##### Working data #####

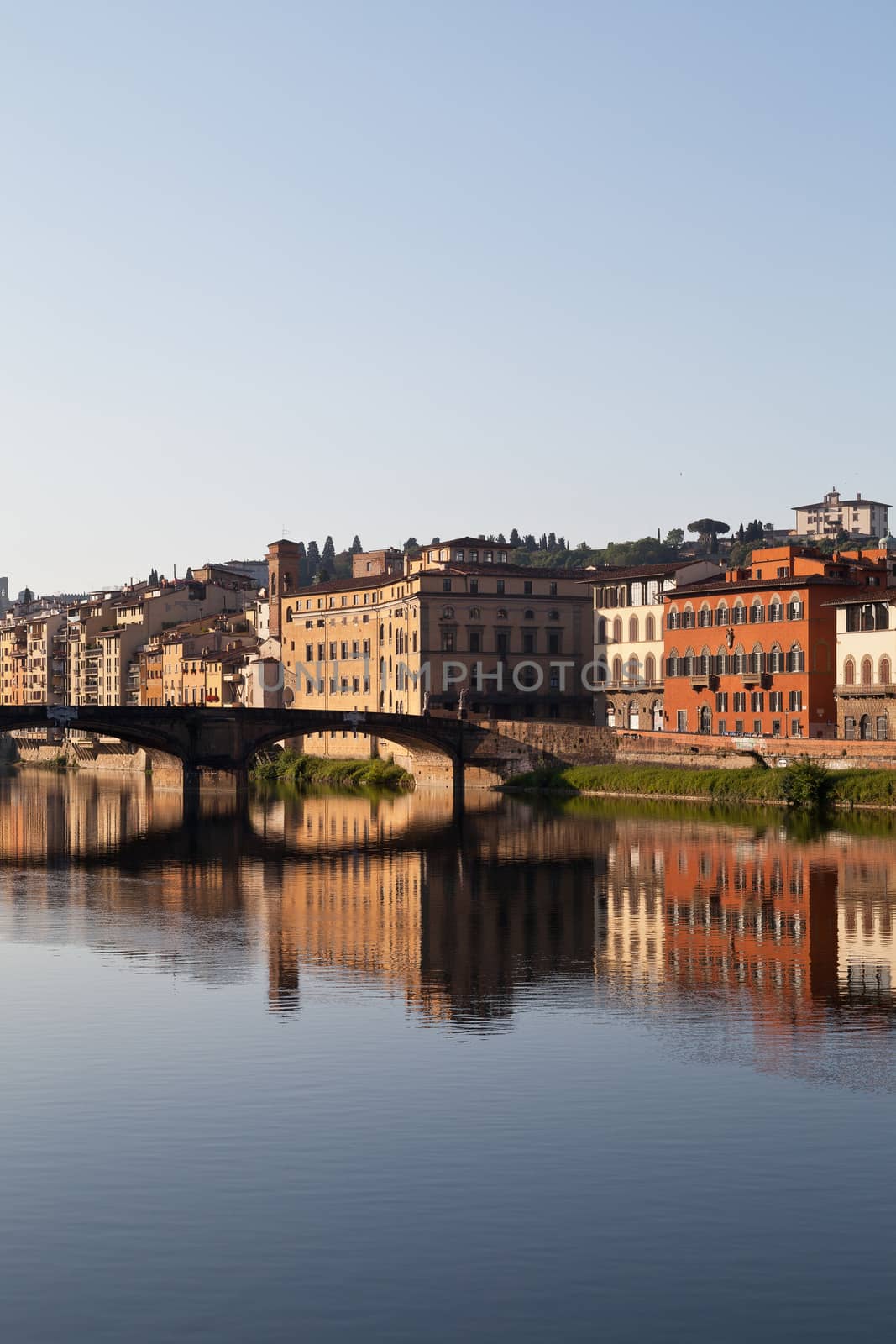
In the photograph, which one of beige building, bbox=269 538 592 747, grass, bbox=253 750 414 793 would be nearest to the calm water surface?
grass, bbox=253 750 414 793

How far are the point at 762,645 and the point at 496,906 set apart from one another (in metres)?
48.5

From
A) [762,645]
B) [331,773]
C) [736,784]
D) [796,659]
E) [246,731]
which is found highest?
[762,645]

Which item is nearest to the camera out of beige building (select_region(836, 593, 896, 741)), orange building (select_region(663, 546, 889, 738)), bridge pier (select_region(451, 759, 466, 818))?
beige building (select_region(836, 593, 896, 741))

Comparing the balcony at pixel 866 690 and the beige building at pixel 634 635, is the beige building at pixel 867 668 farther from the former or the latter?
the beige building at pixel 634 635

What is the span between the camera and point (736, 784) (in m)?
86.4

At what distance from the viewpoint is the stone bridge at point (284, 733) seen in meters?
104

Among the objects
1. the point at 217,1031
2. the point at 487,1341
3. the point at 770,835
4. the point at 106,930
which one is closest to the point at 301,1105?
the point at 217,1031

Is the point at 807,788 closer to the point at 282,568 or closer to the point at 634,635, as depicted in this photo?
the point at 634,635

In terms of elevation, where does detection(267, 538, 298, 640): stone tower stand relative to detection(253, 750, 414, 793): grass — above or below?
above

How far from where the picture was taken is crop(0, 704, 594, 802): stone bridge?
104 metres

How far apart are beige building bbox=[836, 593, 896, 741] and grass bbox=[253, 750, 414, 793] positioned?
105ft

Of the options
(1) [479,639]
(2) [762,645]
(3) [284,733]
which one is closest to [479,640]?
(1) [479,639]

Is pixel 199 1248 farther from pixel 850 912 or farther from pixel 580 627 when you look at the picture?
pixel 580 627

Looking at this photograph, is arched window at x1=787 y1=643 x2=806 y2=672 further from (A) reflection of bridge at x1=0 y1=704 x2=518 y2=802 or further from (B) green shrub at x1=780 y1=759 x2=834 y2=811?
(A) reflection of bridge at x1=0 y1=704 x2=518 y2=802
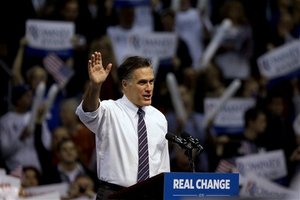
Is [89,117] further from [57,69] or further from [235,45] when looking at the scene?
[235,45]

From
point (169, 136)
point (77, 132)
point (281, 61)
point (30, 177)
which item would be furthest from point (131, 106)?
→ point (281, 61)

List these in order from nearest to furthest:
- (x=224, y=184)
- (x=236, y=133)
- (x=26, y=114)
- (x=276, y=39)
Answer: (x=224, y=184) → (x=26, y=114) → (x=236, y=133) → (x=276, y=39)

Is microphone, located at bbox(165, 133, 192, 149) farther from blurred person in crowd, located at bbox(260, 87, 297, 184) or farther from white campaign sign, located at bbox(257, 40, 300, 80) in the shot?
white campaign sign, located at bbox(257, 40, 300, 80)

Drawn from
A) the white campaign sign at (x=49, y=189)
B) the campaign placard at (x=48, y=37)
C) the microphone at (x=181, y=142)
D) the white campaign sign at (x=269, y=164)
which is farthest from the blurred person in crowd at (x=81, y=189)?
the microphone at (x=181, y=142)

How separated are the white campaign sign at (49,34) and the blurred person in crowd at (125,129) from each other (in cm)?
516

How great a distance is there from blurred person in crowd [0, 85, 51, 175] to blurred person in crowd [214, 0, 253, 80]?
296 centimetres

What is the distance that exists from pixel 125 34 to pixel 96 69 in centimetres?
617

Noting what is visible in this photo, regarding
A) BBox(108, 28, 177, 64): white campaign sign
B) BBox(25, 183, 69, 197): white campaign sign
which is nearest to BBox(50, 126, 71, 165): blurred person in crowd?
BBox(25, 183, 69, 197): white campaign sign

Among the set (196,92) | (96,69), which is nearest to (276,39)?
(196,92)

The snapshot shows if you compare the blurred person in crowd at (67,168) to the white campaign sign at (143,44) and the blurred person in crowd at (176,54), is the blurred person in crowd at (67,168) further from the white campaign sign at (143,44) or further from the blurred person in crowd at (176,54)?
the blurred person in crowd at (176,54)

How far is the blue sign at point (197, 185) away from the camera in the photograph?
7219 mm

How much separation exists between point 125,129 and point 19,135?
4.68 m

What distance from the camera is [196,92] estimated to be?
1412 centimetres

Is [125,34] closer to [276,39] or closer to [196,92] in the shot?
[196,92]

#####
##### Working data #####

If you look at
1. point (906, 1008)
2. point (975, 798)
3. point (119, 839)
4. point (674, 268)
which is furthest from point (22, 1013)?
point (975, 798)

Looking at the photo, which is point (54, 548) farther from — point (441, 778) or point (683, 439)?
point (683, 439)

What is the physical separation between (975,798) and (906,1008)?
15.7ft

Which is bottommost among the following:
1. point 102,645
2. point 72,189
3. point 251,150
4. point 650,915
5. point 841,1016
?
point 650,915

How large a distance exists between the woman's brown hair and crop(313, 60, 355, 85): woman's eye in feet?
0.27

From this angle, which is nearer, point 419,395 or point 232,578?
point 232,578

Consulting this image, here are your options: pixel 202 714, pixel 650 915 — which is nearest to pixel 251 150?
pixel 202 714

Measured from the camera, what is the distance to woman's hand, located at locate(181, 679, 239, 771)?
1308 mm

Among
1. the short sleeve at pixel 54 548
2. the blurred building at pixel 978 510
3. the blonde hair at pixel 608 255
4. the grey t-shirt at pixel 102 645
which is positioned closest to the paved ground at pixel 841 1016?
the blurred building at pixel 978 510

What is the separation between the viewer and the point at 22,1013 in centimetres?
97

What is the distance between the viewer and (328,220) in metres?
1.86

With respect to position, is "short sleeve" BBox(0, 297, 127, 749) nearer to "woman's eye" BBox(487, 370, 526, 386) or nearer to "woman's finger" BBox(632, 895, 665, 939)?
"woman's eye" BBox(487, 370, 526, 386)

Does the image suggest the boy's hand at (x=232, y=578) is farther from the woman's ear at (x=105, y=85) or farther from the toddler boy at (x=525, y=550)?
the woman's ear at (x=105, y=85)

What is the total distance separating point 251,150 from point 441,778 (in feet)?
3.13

#####

Reproduce word for word everything from the line containing "Among the set" down to the line containing "1412 centimetres", with both of those lines included.

Among the set (196,92) | (96,69), which is nearest to (276,39)?
(196,92)

The snapshot shows if you compare the blurred person in crowd at (67,168) to the white campaign sign at (143,44) and the blurred person in crowd at (176,54), is the blurred person in crowd at (67,168) further from the white campaign sign at (143,44) or further from the blurred person in crowd at (176,54)?
the blurred person in crowd at (176,54)

How far is the blue sign at point (197, 185) away from the camera in the photograph?
7219 mm

How much separation exists between point 125,129 and point 19,135?
4.68 m

What distance from the camera is [196,92] estimated to be?
1412 centimetres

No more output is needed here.